Quest’opera, frutto di un gruppo di lavoro coordinato dal curatore, si presenta come una vasta ricognizione sulle politiche per la tutela dei beni culturali adottate negli anni dal tardo fascismo. Il volume si articola in tredici capitoli, e si incentra su una serie di fuochi tematici: l’azione per l’arte e in particolare la legge ?del due per cento? (1942) ? secondo la quale negli stanziamenti per edifici pubblici tale quota doveva essere destinata ad ?abbellimenti artistici? ?; la legge del 1939 sulla tutela delle cose d’interesse artistico e storico, con una sezione particolare sul convegno dei soprintendenti del 1938, che ne rappresentò il presupposto; la legge, sempre del 1939, sulla protezione delle bellezze naturali; il riordinamento delle sovrintendenze e della direzione generale delle arti del 1939-40; la creazione dell’Istituto centrale per la patologia del libro (1938), dell’Istituto centrale del restauro (1939), della Discoteca di Stato (1939); la riforma, ancora del ’39, del diritto di stampa e quella del ’41 del diritto d’autore; la legge urbanistica del ’42. Ogni capitolo consta di un saggio introduttivo (autori: M. Margozzi, M. Serio, F. Ventura, C. Federici, P.F. Munafò, G. Basile, M.C. Cavagnis Sotgiu, L. Garofalo, F. Cristiano, V. De Lucia), di un’antologia del dibattito coevo e storiografico, e di una scelta di testi legislativi.
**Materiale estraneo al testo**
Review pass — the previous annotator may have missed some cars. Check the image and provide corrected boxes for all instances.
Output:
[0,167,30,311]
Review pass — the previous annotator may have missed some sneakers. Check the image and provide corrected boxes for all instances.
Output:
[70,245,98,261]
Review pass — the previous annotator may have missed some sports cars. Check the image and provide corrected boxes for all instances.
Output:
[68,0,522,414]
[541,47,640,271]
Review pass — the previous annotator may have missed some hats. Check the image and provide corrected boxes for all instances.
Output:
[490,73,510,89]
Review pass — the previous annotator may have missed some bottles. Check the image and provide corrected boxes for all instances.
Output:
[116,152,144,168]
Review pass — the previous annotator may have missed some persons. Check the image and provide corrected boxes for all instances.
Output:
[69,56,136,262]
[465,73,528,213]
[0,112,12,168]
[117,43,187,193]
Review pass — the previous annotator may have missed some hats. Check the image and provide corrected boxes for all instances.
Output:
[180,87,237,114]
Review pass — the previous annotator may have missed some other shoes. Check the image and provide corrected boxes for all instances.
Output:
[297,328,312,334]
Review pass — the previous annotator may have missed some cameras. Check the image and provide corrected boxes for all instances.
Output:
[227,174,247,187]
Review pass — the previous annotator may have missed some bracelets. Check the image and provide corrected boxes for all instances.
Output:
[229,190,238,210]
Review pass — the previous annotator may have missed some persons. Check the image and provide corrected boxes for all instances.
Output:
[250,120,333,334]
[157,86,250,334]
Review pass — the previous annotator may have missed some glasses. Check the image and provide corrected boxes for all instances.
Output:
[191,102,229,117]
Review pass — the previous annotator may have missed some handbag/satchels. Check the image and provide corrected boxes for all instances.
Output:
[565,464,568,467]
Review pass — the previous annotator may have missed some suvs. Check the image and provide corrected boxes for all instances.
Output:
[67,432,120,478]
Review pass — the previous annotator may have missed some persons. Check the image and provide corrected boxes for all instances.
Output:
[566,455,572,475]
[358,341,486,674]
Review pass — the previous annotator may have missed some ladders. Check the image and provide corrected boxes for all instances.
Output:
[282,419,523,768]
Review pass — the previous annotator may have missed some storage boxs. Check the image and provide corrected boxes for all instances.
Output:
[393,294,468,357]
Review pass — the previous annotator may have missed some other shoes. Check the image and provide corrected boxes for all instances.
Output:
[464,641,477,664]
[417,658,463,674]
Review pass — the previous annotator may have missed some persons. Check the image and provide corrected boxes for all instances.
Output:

È facile prevedere che quest’imponente lavoro sarà molto utile agli studiosi. La vocazione dirigista del tardo fascismo viene ampiamente documentata, così come risulta evidente l’impatto di lungo periodo di tale straordinario momento: qui si definiscono gli stessi concetti-base dell’intervento pubblico nel settore, molte delle istituzioni create in questa fase resteranno al centro della scena nel successivo cinquantennio repubblicano. C’è però nell’opera qualche difetto di contestualizzazione. Ad esempio, uno spazio di comparazione con altre esperienze nazionali sarebbe stato utile per capire il contributo specifico del totalitarismo fascista, in un mondo in cui trionfano i concetti di cultura militante e di politica culturale. Soprattutto manca uno sforzo di chiarificazione della congiuntura politica in cui si collocano le riforme prese in analisi, e in particolare le più radicali, che magari resteranno allo stato di dichiarazione di principio, come la legge urbanistica del ’42. Non credo sia lecito ignorare i segni della crisi di regime, che si vanno infittendo già a partire dal ’39. Giganteggia nelle varie parti dei due volumi la figura di Bottai, artefice e nello stesso tempo interprete della gran parte delle scelte descritte. Viene da chiedersi come mai questo leader della rivoluzione fascista, che così poco aveva inciso, al culmine del suo fulgore, da ministro delle corporazioni, abbia conseguito tali successi nel momento in cui diveniva, nel regime, una figura di seconda fila. Sabino Cassese accenna a problemi di questa natura, ma in un’Introduzione di sole tre pagine, davvero troppo esili per un tentativo di inquadramento storico della politica culturale del tardo fascismo.